▶ Work to complete: Can you reproduce the material from the line that contains "Within the frame" through the line that contains "Answer: 6.71", with the requests unchanged and every coordinate and distance in the answers multiplied by 0.95 and rounded, halves up, to the number of decimal places it originally had?
* begin Available records *
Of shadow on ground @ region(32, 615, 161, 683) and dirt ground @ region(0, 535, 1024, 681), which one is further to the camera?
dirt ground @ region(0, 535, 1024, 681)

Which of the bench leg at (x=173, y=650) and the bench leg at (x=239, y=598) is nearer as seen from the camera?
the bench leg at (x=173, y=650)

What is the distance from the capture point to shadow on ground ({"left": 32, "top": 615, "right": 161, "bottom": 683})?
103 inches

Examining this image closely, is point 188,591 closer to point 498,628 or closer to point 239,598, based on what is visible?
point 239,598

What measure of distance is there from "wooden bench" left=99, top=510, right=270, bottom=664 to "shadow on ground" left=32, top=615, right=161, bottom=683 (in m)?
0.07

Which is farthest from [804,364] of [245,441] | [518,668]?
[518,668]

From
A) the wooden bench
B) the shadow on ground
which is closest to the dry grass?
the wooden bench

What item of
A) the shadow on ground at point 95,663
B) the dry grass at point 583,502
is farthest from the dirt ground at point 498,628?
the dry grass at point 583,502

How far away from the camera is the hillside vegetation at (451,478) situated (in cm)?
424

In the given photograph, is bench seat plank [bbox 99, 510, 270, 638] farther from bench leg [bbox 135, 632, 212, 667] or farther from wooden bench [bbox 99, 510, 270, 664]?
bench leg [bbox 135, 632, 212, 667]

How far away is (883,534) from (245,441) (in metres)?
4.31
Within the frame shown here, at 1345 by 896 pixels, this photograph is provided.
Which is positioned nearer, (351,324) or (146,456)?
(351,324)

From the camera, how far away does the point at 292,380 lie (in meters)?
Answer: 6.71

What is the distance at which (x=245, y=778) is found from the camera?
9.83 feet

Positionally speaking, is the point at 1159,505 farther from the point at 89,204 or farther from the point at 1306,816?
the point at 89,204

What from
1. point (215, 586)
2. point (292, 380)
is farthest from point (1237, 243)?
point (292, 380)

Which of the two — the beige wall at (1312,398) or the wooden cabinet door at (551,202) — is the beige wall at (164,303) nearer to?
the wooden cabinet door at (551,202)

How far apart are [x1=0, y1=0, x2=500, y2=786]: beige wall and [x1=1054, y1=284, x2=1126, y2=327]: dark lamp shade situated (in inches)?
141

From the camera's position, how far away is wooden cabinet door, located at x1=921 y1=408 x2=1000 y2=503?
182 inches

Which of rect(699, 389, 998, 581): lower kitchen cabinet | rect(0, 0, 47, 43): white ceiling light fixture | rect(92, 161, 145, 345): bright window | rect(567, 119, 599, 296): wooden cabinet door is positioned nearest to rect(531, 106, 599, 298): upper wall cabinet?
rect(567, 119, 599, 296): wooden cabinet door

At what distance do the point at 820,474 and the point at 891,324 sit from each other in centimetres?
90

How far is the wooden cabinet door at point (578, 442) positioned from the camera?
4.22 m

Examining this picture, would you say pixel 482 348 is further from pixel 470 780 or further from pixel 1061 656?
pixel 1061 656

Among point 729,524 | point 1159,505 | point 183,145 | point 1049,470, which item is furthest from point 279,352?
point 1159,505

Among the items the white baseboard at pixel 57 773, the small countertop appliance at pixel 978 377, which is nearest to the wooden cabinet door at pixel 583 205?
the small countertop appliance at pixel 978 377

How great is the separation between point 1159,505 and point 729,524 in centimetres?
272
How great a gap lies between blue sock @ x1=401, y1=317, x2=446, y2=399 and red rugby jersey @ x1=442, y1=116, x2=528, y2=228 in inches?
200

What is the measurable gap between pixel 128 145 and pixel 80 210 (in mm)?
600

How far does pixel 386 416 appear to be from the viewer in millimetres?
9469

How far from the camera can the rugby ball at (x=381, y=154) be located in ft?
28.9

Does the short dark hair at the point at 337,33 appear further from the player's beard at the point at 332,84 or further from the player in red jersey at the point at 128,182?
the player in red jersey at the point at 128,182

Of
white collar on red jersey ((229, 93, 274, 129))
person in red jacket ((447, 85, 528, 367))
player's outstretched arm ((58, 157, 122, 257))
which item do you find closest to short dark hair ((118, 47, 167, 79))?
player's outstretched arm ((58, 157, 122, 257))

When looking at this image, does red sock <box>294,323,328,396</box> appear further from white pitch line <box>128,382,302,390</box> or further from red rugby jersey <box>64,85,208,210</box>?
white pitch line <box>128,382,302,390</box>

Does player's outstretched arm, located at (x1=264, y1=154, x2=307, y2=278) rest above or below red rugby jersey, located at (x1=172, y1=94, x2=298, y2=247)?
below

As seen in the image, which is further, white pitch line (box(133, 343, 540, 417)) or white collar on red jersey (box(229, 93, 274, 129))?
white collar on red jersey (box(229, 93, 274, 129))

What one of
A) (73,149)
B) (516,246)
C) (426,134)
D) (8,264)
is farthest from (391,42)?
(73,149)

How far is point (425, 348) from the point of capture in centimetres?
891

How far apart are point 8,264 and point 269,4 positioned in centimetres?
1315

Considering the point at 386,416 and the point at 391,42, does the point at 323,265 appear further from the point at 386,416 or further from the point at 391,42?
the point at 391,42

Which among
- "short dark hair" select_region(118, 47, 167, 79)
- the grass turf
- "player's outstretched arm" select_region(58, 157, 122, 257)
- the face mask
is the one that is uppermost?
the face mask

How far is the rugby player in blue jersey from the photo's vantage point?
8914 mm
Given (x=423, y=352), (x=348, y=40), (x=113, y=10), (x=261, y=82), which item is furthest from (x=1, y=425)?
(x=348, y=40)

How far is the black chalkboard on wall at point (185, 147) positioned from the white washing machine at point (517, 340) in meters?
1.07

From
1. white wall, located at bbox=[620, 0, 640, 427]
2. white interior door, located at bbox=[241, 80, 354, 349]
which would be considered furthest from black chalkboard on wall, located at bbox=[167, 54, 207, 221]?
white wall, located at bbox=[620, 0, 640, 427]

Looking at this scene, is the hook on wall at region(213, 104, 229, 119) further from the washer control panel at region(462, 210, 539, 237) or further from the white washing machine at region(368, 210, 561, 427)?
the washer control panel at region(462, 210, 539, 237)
* end Available records *
▶ Task answer:
Within the frame shown here, at 1345 by 896 pixels, this photograph is provided.
Which is positioned nearer, (351,324) or (146,456)?
(333,308)

From the camera, how far away does the point at 292,380 lie (in meters)?
Answer: 6.37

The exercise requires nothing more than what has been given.